◆ DOCUMENT PASSAGE
::::::::::

# To cut or not



## ridinbend (Aug 2, 2012)

Swallow it?


----------



## ridinbend (Aug 2, 2012)

I can only load one photo per post for some reason


----------



## ridinbend (Aug 2, 2012)

One more view


----------



## wrathfuldeity (Oct 5, 2007)

yes....why not :tempted:


----------



## larrytbull (Oct 30, 2013)

Seems like you did 80% of the work already by marking up the board.

Just do it!


----------



## ridinbend (Aug 2, 2012)

wrathfuldeity said:


> yes....why not :tempted:


Eh it's the only camber board I have, but as is it won't get ridden on pow days. I was more curious for those that have a DIY swallow tail if my shape is good.



larrytbull said:


> Seems like you did 80% of the work already by marking up the board.
> 
> Just do it!


Off season boredom.


----------



## francium (Jan 12, 2013)

Been debating whether or not to swallow tail my my Nidecker Legacy would carbon stringers make any difference when cutting and do you just seal it with epoxy?


----------



## wrathfuldeity (Oct 5, 2007)

ridinbend said:


> Eh it's the only camber board I have, but as is it won't get ridden on pow days. I was more curious for those that have a DIY swallow tail if my shape is good.
> 
> 
> 
> Off season boredom.


well then...idk...thought swallow tail for pow...otoh cutting a bit of tail is not going to do anything (but look cool) if riding shallow pow, packed or groomers. I'd imagine the shape and over-all chunk taken out would effect the amount of tail sink...that is if you were riding pow....but you know that. anyway shape looks good...very...sexy...vaginal


----------



## ridinbend (Aug 2, 2012)

francium said:


> Been debating whether or not to swallow tail my my Nidecker Legacy would carbon stringers make any difference when cutting and do you just seal it with epoxy?


I've sealed all my splitboard edges with sparurethane. And will do the tail also if I cut it. Carbon I don't know anything about.


----------



## cav0011 (Jan 4, 2009)

You should do it. Mostly because you will like it


----------



## ETM (Aug 11, 2009)

Shape is good


----------



## ridinbend (Aug 2, 2012)

ETM said:


> Shape is good


The conformation i was waiting for. Thank you sir. I'll post pics when it's done.


----------



## LA Forever (Apr 2, 2013)

Nice toes.


----------



## rambob (Mar 5, 2011)

Where's the final deal?


----------



## ridinbend (Aug 2, 2012)

rambob said:


> Where's the final deal?


Gotta wait for a friend that has the good saws for a clean cut.


----------



## timmytard (Mar 19, 2009)

ridinbend said:


> Gotta wait for a friend that has the good saws for a clean cut.



haha, no you don't. Just tape it up, nice & thick both sides.

I just used my circular saw with a dull rusty blade & plunged it right through.

Finished it off with a hack saw.

dremmeled out the center, straight filed everything smooth.

Sprayed it with clear varathane.

Done in an hour, minus the drying time for each coat of thane.

It's way easier than you think.


You got 1 hour.


TT


----------



## timmytard (Mar 19, 2009)

You don't need anything more than thane on the cutout.

It's not a park deck.

I've ridden mine lots, the only thing it ever touches is powder.


TT


----------



## speedjason (May 2, 2013)

::::::::::

◆ MATERIAL

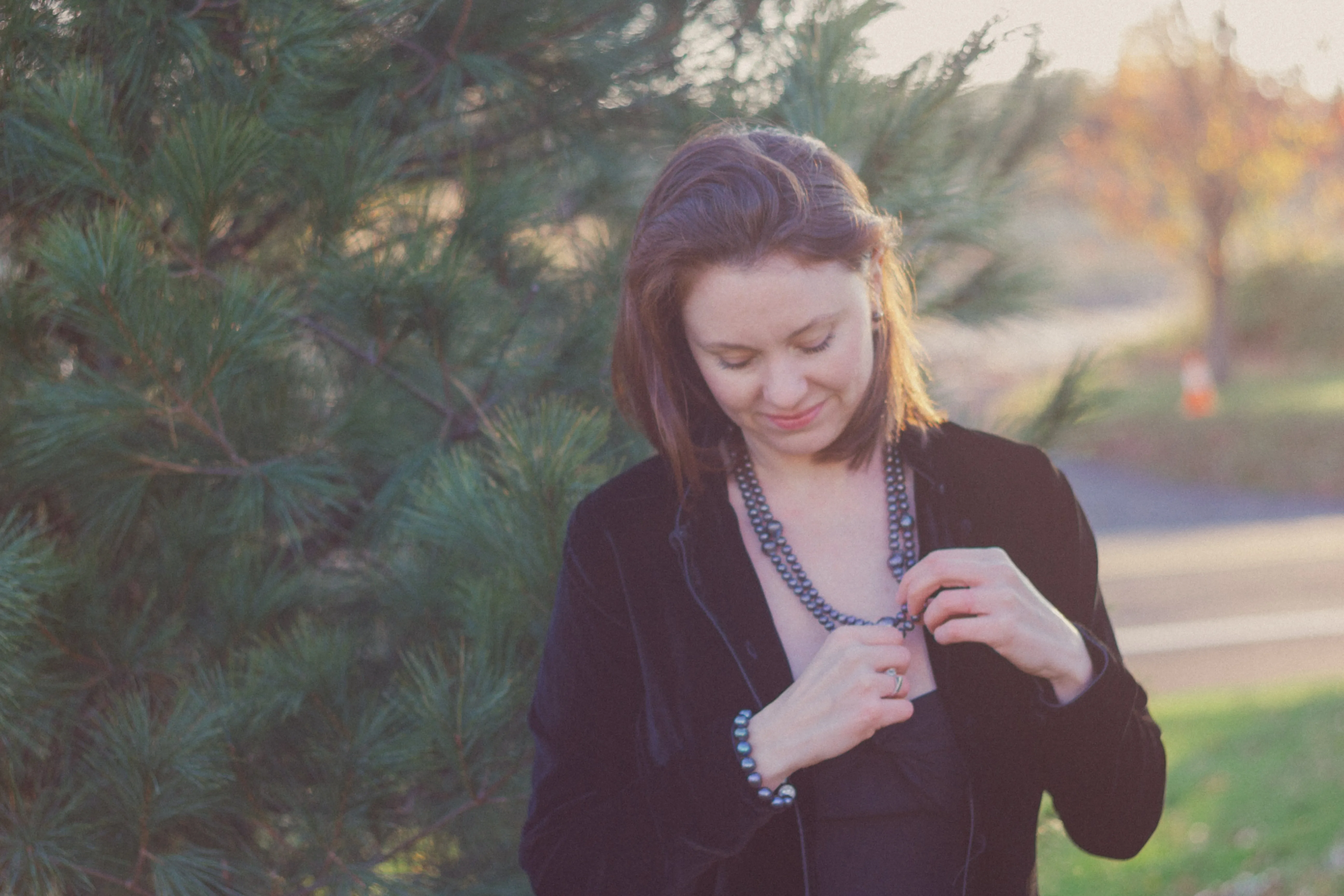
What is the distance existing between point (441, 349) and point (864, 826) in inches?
38.7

::::::::::

◆ TASKS TO PERFORM
1. Render this sentence from the swallow-tail thread in Spanish: "I've sealed all my splitboard edges with sparurethane."
2. Extend the forum thread on cutting a swallow tail into a snowboard by writing the post that follows its last line.

◆ RESPONSE LIST
1. He sellado todos los cantos de mi splitboard con sparurethane.

2.
It's cleaner to cut. just imagine all the gunk hiding under the skin.
oh wait...:dropjaw:


----------



## tonicusa (Feb 27, 2008)

Cut it. I love my cambered Burton Cloudsplitter.


----------



## ridinbend (Aug 2, 2012)

tonicusa said:


> Cut it. I love my cambered Burton Cloudsplitter.


That's what I used as my template. Zoomed in a bunch and printed out until I had the perfect fitting tail template. Can't wait to shred it.


----------



## tonicusa (Feb 27, 2008)

The tail doesn't have any straight lines, must be part of the geometry programmed into the CAD file. Maybe you can see in this photo what they are doing, it's not straight lines inside the swallow.


----------



## ridinbend (Aug 2, 2012)

tonicusa said:


> The tail doesn't have any straight lines, must be part of the geometry programmed into the CAD file. Maybe you can see in this photo what they are doing, it's not straight lines inside the swallow.


Eh close enough. 

Edit. Mine isn't straight either, it just appears that way. When I looked at it again with something straight it has very mild continuous angle. Plus I changed the depth due to uncertainty of what's under the channel and how low. I had a few options for how deep to cut but went with the shallower one.


----------



## tonicusa (Feb 27, 2008)

Yeah, I'm sure it's more than close enough.


----------



## taco tuesday (Jul 26, 2014)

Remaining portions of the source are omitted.